Ich fühle mich gestärkt und will nun nichts mehr, als meine Zähne in diesen Apfel zu versenken. Seine makellose Haut liegt kühl in meinen Handflächen. Ich führe ihn zum Mund, doch es fühlt sich an, als ob eine letzte Barriere meine Hand daran hinderte, den Apfel zu meinen Zähnen zu führen. Ich drücke und schiebe, doch wenige Zentimeter vor den Mund komme ich nicht mehr weiter.

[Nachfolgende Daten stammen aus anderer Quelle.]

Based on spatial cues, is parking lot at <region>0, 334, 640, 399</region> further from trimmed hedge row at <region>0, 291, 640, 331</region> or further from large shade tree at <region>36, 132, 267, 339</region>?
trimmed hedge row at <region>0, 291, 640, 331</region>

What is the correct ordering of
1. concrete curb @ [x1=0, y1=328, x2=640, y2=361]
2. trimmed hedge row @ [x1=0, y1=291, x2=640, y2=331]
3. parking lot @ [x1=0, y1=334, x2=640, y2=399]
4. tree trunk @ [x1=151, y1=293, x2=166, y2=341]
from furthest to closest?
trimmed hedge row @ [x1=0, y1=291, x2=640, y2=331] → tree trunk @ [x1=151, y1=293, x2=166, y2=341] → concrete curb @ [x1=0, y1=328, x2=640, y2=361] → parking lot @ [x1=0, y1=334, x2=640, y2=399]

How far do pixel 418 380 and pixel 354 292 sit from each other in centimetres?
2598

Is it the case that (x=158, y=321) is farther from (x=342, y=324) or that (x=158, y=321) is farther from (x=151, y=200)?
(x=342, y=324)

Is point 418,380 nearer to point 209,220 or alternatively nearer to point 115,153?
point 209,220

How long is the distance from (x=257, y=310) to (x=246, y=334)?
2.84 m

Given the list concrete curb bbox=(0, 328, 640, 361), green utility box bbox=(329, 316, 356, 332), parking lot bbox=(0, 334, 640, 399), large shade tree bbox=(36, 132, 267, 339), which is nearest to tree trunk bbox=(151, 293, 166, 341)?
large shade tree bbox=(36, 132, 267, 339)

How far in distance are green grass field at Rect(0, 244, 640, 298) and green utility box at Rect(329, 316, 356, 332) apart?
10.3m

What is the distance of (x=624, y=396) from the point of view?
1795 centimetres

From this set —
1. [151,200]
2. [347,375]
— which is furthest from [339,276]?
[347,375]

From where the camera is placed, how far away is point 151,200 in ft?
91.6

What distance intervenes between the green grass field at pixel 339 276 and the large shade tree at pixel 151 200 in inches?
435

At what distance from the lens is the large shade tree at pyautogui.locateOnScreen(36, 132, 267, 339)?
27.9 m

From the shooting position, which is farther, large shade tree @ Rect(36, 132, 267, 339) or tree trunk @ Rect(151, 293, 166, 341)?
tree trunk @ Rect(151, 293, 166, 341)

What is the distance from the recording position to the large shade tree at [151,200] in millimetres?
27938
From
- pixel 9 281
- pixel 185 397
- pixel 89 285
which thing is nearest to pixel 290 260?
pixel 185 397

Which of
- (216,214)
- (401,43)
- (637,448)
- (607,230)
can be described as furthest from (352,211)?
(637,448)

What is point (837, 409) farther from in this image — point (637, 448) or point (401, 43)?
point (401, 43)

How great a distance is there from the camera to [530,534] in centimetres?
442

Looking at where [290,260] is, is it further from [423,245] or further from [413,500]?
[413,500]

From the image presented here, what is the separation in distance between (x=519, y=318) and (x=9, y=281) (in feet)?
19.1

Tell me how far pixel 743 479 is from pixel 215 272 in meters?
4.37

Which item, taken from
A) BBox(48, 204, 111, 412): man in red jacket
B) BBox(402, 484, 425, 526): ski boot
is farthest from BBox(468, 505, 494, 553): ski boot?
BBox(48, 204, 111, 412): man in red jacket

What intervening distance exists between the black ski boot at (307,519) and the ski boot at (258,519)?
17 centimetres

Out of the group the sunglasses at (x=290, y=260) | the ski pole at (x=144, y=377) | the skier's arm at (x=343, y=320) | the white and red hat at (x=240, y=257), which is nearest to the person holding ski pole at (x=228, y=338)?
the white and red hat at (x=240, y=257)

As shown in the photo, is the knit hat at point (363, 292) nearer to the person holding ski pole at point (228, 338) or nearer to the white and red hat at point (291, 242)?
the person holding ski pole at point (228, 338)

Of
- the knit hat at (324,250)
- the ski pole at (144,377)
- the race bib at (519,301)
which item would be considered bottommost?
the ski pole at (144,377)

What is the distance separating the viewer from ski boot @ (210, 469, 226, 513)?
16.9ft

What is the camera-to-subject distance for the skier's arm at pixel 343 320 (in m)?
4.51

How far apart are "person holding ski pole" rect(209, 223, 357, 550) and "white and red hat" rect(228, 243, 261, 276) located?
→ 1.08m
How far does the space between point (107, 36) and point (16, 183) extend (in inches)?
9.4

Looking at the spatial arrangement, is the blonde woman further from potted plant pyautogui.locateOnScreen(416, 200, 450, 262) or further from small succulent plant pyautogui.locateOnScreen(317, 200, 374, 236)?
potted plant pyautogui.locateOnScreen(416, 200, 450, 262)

Da zerspringt mit einem Klirren die Scheibe des Küchenfensters und ich höre Athos, den Dobermann, Porthos, die Bulldogge und Aramis, den Windhund, mit ihren bellenden Stimmen schreien:
„Na los, du verrückter Hund, mach schon, trau dich, streng dich an, sei kein Waschlappen, sei kein Feigling.“
Ich will kein Feigling sein, nein, nichts will ich weniger sein als ein Waschlappen. Ich presse mit aller Kraft gegen die Barriere, kämpfe gegen den Widerstand an und dann, unter dem Gejohle meiner Freunde, bewegt sich der Apfel Millimeter für Millimeter vorwärts. Der Schweiß steht mir auf der Stirn, mir ist heiß, ich habe das Gefühl, das meine Arme dem Druck nicht länger gewachsen sind. Und dann durchbreche ich die Barriere. Mit einem unbändigen Gefühl der Freude beiße ich in den Apfel, durchdringe seine makellose Oberfläche und reiße ein großes Stück Fruchtfleisch heraus.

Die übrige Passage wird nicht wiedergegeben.